Exercise instructions | Set down a true copy of the data, with all pictures left out.

(Saved data entries)
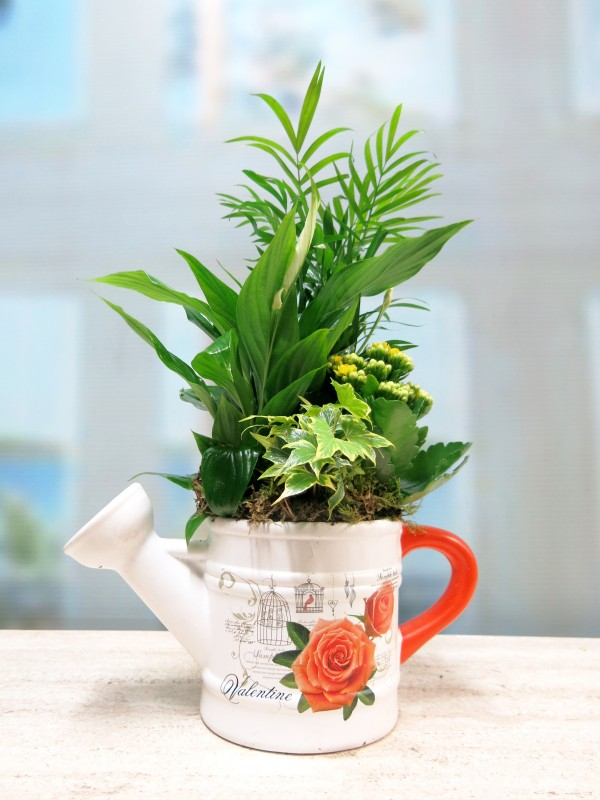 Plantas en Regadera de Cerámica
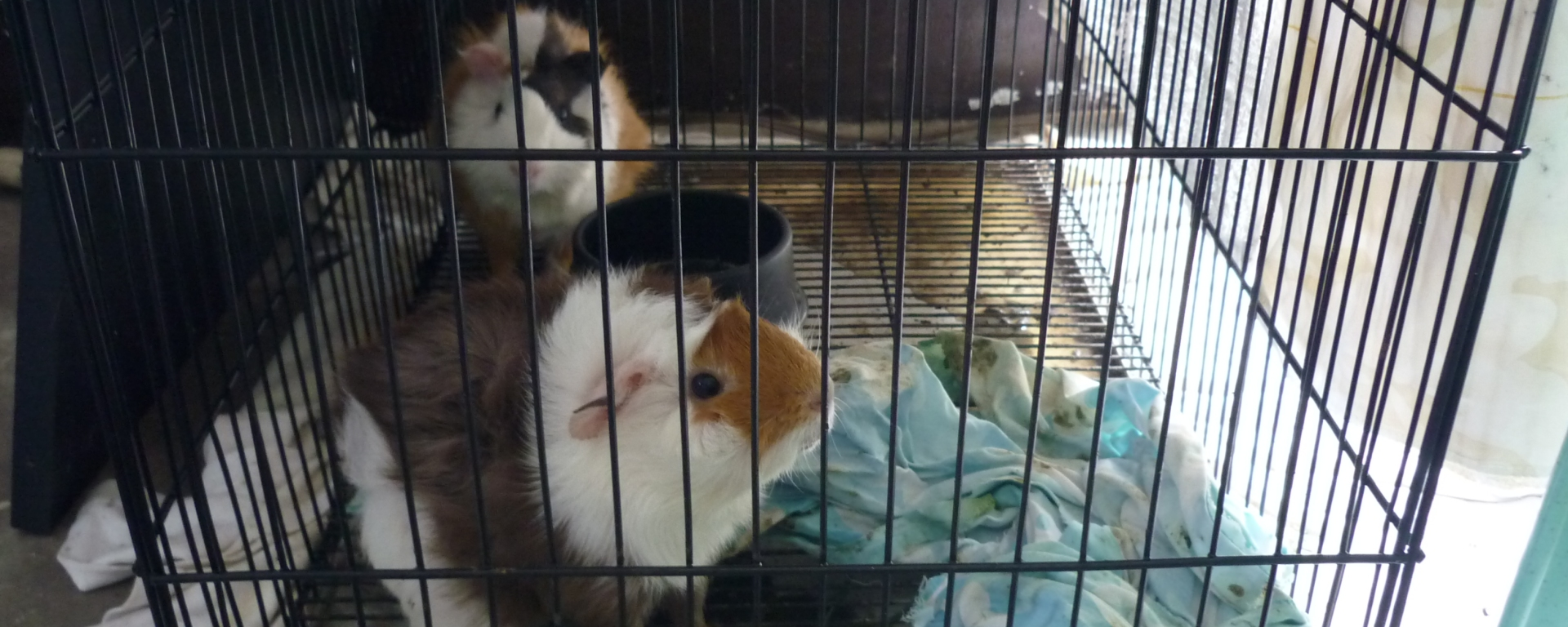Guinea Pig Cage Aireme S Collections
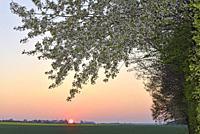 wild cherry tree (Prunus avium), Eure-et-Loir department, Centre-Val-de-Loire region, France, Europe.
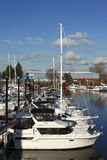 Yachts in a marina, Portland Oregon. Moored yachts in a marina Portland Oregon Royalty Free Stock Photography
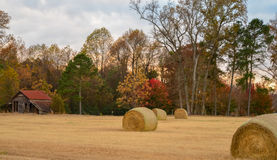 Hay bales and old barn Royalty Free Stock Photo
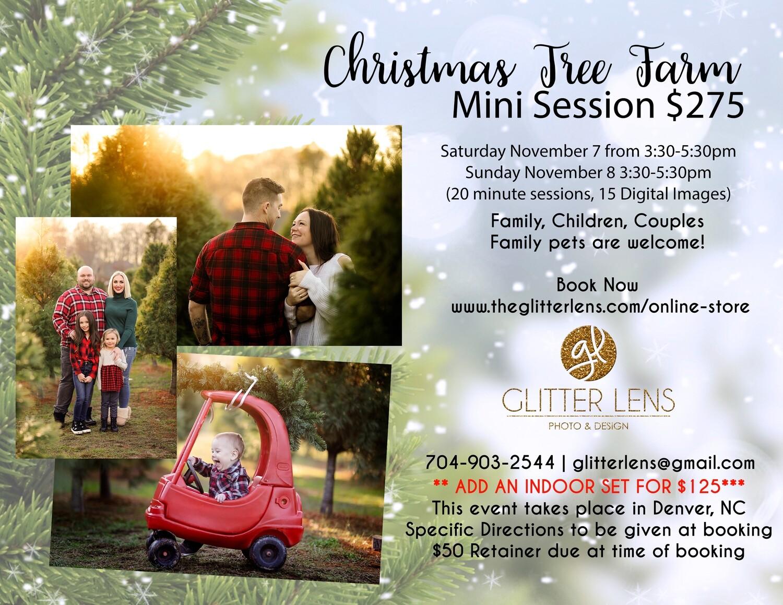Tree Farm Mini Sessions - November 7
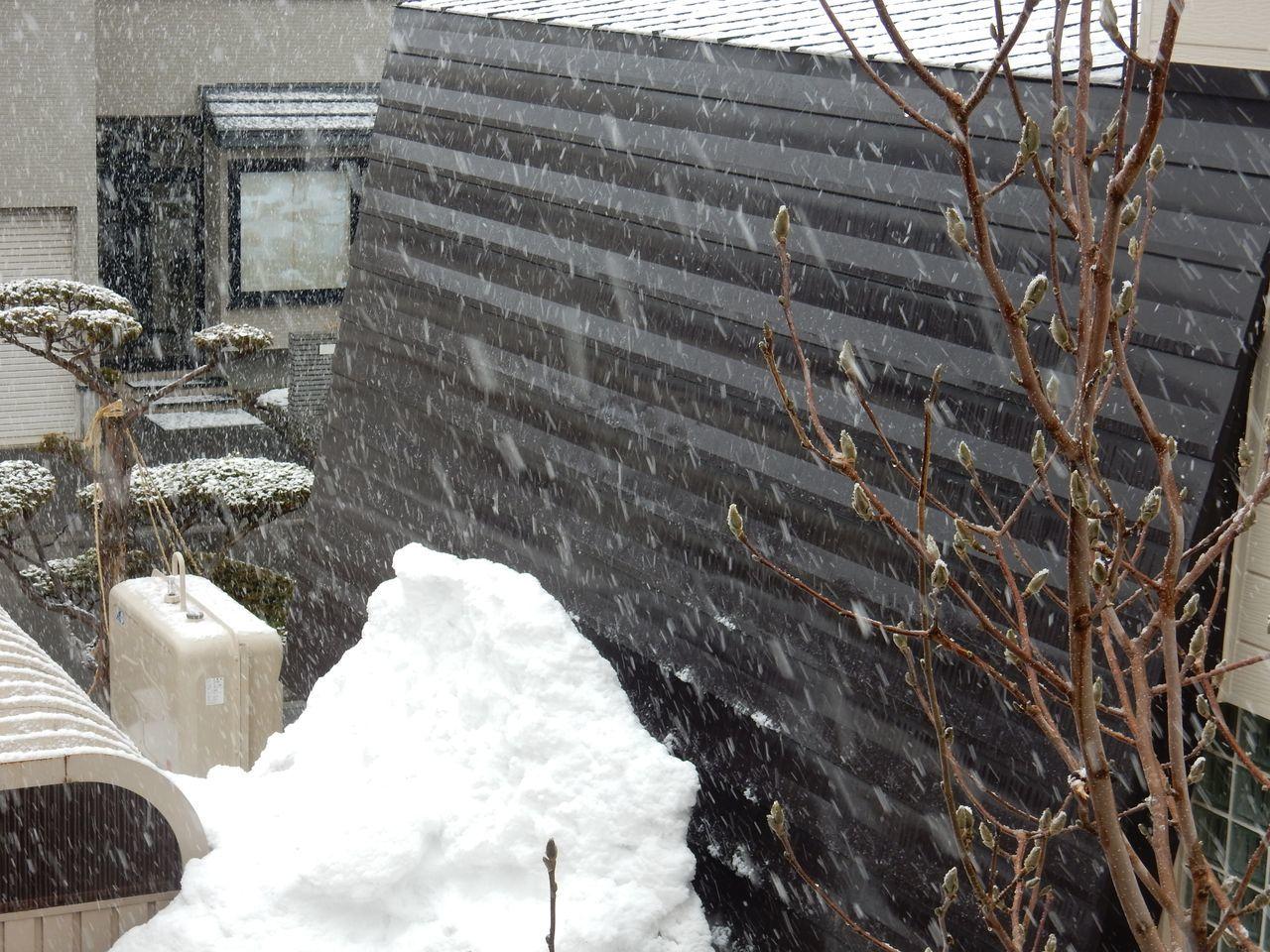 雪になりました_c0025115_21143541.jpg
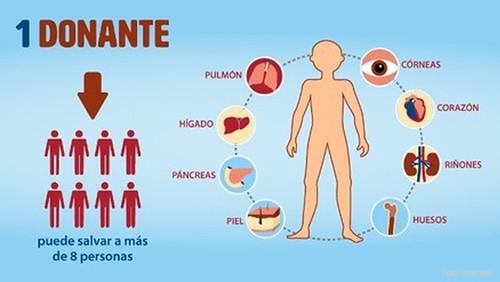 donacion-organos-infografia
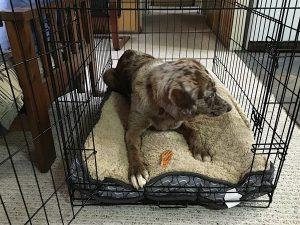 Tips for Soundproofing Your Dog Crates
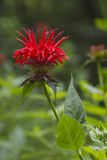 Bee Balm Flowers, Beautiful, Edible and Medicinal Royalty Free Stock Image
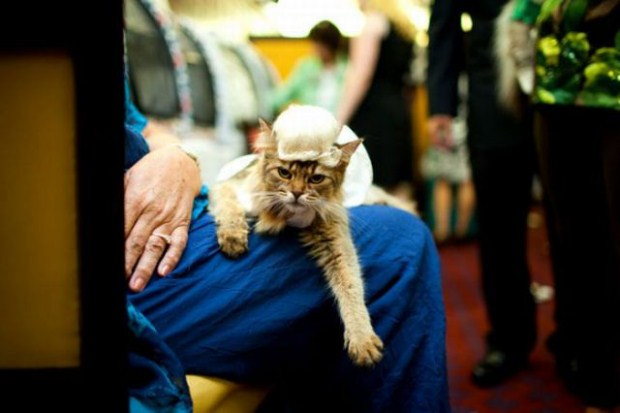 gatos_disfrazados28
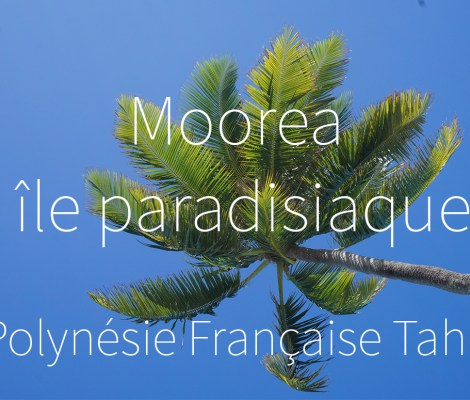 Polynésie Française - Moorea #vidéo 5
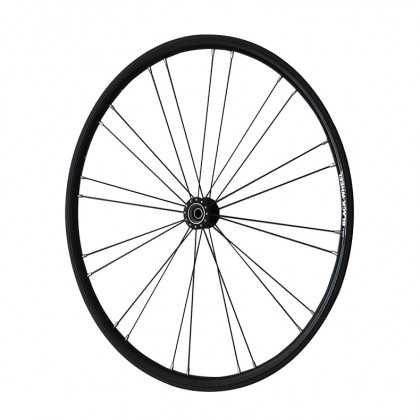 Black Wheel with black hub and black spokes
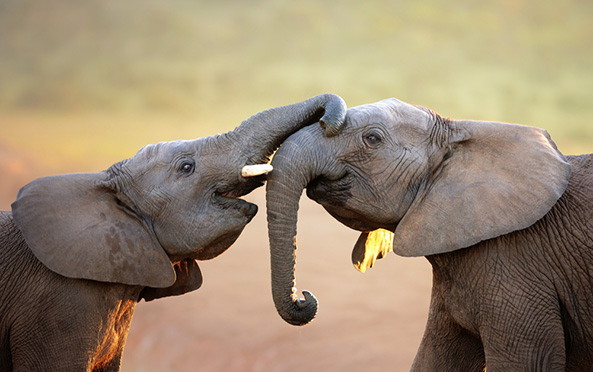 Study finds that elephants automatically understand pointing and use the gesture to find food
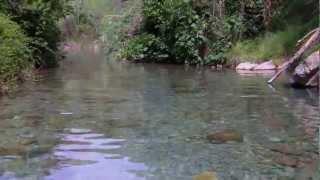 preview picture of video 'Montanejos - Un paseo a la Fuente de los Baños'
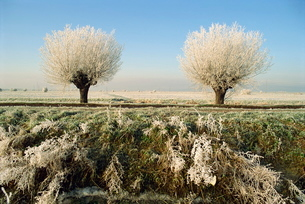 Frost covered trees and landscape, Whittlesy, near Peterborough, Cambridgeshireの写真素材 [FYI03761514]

Answer box |
 Plantas en Regadera de Cerámica
Guinea Pig Cage Aireme S Collections
 wild cherry tree (Prunus avium), Eure-et-Loir department, Centre-Val-de-Loire region, France, Europe.
 Yachts in a marina, Portland Oregon. Moored yachts in a marina Portland Oregon Royalty Free Stock Photography
 Hay bales and old barn Royalty Free Stock Photo
Tree Farm Mini Sessions - November 7
 雪になりました_c0025115_21143541.jpg
 donacion-organos-infografia
 Tips for Soundproofing Your Dog Crates
 Bee Balm Flowers, Beautiful, Edible and Medicinal Royalty Free Stock Image
 gatos_disfrazados28
 Polynésie Française - Moorea #vidéo 5
 Black Wheel with black hub and black spokes
 Study finds that elephants automatically understand pointing and use the gesture to find food
 preview picture of video 'Montanejos - Un paseo a la Fuente de los Baños'
 Frost covered trees and landscape, Whittlesy, near Peterborough, Cambridgeshireの写真素材 [FYI03761514]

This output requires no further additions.